(103 days)
SteriChek® Blood Leak Reagent Strips provide a quick convenient means of testing for occult blood in dialysate.
SteriChek® Blood Leak Reagent Strips provide a quick convenient means of checking the presence of Blood in dialysate to assist in confirming an alarm by the blood leak monitor of the Hemodialysis machine.
The device is made up of a 0.20 inch square yellow reagent pad that has been chemically treated to detect the presence of blood in the dialysate solution used in Hemodialysis. The pad is affixed to one end of a 3.25 inch by 0.20 inch white opaque polystyrene strip. To use the reagent strip, the reagent pad is immersed in the sample, removed immediately and allowed to react for 60 seconds. The reagent pad is then compared with the color blocks on the bottle label. The Negative color block is yellow with small blue-green speckles. If a reagent pad has a similar yellow color 60 seconds after reaction with dialysate, then the dialysate does not contain significant blood. The Positive color block is green. A reagent pad with color equal to or darker than the Positive color block indicates the presence of significant blood leak. The speckles on the color blocks represent the reaction image that might be left by intact red blood cells that might land on the reagent pad.
Acceptance Criteria and Device Performance Study
The information provided describes the SteriChek® Blood Leak Reagent Strips, a device designed to detect occult blood in dialysate. The acceptance criteria and the study proving the device meets these criteria are outlined below.
1. Table of Acceptance Criteria and Reported Device Performance
| Acceptance Criteria | Reported Device Performance |
|---|---|
| AAMI Recommended High Alarm Limit: Not more than 0.35 mL/minute for a fixed alarm limit at a hematocrit of 25% (0.25), which calculates to 5.5 mg/dL of hemoglobin in the dialysate (assuming a dialysate flow of 0.5 L/minute). | Device Sensitivity: Positive readings at 1.5 mg/dL of hemoglobin. |
| Equivalence to Predicate Device: The device should have equivalent performance characteristics to the Serim™ Blood Leak Test Strips. | Study Finding: The sensitivity of the reagent strip methods (SteriChek® vs. Serim™) was equivalent. |
2. Sample Size Used for the Test Set and Data Provenance
The document does not explicitly state the specific sample size used for the test set in terms of the number of individual blood samples. However, it mentions that the performance characteristics were analyzed with suspensions of whole blood in dialysate and solutions of human hemoglobin in dialysate.
The data provenance is not explicitly stated in terms of country of origin or whether it was retrospective or prospective.

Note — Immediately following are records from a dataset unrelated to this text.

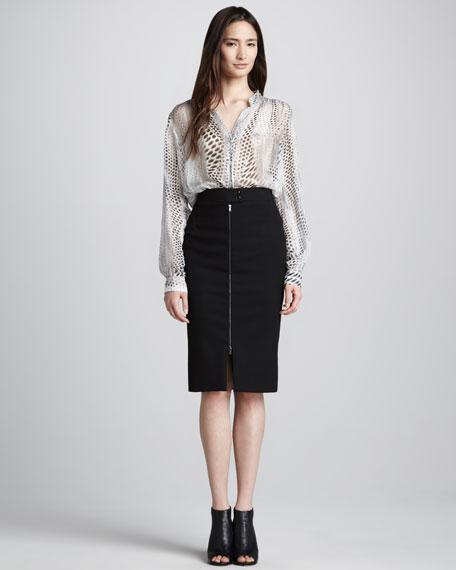 Front-Zip Pencil Skirt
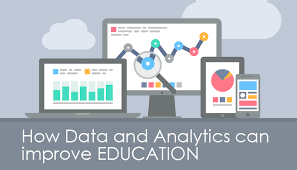 How data and analytics can improve education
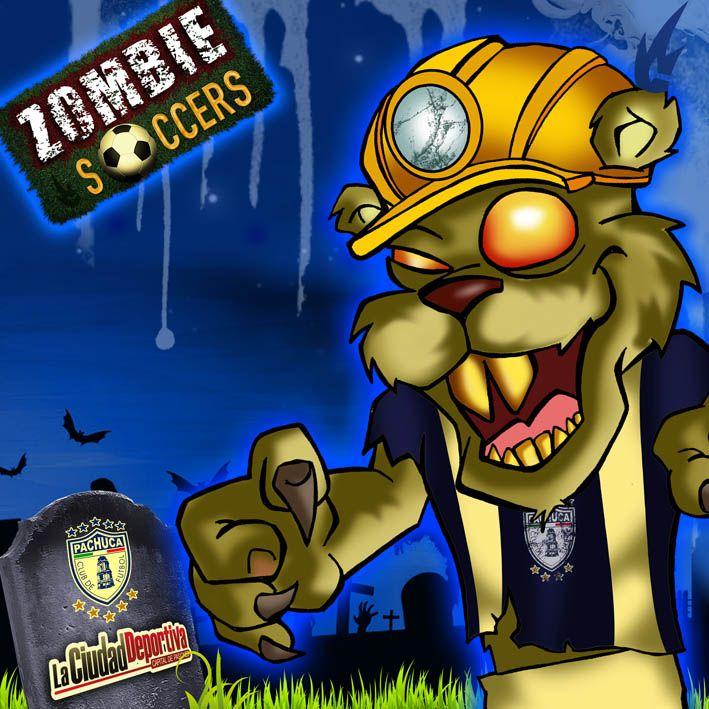 Tuzos del Pachuca  Zombie Soccers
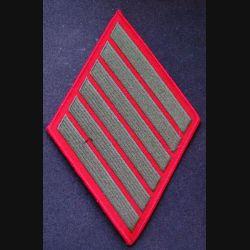 USA : bande d'ancienneté de service des Marine Corps (ici 24 ans 6x4)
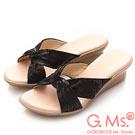 G.Ms. MIT系列-扭結印花羊皮坡底涼拖鞋-黑色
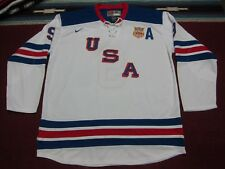 86686fe5a2a Nike NHL USA Olympic Team  9 Zach Parise Hockey Jersey Shirt White Blue 3XL  XXXL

3. Number of Experts Used to Establish the Ground Truth for the Test Set and Their Qualifications
The document does not mention the use of experts to establish ground truth for the test set. Instead, the ground truth for hemoglobin concentration was established using a standardized laboratory method.
4. Adjudication Method for the Test Set
Not applicable. The study primarily focused on comparing the sensitivity of the device to a predicate device and a quantitative laboratory method rather than expert interpretation requiring adjudication.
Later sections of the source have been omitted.